Andy Davies, sales and marketing director, Prometic Bioseparations
Davies began his presentation with a few words about his company, which for the past 30 years has provided a range of bioseparations products, including off-the-shelf and bespoke solutions. Prometic Bioseparations recently launched a number of semidisposable and disposable, prepacked, GMP-ready columns. The latest launch is a multimode mimetic (MMM) ligand library, which was the focus of his talk.
Among a range of technologies, the least resolving technique is gel filtration, which separates by size and largely has been replaced by membrane separation technology. Next are ion-exchange and hydrophobic-interaction chromatographies — which separate by net charge and hydrophobicity. Affinity purification is the most resolving technique possible in bioseparations. Multimode ligands fit in between classic ion-exchange and affinity technology as a higher resolving technique than the former, but not quite as resolving as the latter.

ABOUT THIS TASK:
Decide whether each statement agrees with the bioseparations summary, answering yes or no and quoting the deciding words: (a) Gel filtration is the least resolving of the techniques named. (b) Multimode ligands resolve better than affinity purification. (c) Prometic Bioseparations has offered bioseparations products for the past 30 years.

Stored items:

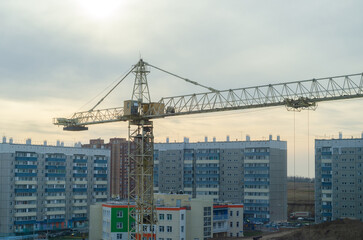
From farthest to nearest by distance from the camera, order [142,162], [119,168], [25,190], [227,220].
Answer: [119,168]
[25,190]
[227,220]
[142,162]

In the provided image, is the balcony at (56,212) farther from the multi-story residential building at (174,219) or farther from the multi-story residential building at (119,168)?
the multi-story residential building at (119,168)

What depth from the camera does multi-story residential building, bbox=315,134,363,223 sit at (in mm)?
92062

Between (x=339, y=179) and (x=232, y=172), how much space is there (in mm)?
22812

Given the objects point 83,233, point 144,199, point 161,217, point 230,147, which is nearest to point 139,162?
point 144,199

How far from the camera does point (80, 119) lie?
6956 centimetres

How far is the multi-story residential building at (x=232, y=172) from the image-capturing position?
101m

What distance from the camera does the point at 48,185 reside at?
97.5 metres

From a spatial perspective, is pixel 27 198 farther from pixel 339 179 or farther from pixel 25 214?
pixel 339 179

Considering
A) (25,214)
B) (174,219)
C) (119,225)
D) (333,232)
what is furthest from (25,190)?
(333,232)

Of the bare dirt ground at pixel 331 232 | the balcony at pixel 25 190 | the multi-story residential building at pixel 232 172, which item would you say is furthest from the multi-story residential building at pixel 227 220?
the balcony at pixel 25 190

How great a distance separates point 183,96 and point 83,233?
159 ft

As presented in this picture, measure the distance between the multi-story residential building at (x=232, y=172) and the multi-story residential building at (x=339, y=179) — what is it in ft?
31.6

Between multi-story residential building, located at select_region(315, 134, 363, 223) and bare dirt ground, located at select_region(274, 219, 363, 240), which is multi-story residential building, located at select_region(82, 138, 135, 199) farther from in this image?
bare dirt ground, located at select_region(274, 219, 363, 240)

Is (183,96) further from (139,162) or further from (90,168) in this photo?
(90,168)
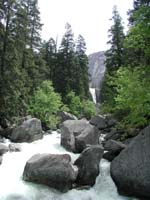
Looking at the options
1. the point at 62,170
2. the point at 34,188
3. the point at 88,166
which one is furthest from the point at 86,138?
the point at 34,188

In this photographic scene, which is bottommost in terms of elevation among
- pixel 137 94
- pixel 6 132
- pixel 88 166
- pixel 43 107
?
pixel 88 166

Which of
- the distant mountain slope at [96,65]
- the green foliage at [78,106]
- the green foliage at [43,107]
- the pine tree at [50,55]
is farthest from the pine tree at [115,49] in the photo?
the distant mountain slope at [96,65]

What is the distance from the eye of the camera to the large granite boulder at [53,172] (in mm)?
15172

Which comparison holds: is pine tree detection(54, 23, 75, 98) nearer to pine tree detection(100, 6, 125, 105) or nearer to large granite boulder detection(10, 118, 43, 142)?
pine tree detection(100, 6, 125, 105)

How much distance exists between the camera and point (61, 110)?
4066cm

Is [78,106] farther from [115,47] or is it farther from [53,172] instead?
[53,172]

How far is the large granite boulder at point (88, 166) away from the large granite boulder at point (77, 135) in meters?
4.46

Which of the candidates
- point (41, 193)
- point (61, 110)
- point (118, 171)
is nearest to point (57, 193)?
point (41, 193)

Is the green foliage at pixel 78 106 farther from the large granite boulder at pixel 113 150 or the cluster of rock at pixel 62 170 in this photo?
the cluster of rock at pixel 62 170

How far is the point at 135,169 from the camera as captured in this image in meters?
14.9

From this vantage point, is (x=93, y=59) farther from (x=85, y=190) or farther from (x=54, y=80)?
(x=85, y=190)

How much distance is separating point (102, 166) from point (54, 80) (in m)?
32.5

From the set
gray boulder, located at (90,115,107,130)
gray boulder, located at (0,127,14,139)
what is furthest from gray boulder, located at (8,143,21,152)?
gray boulder, located at (90,115,107,130)

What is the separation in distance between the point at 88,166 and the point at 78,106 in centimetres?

TASK SOLUTION:
(a) Yes: "the least resolving technique is gel filtration"
(b) No: "not quite as resolving as the latter"
(c) Yes: "for the past 30 years has provided a range of bioseparations products"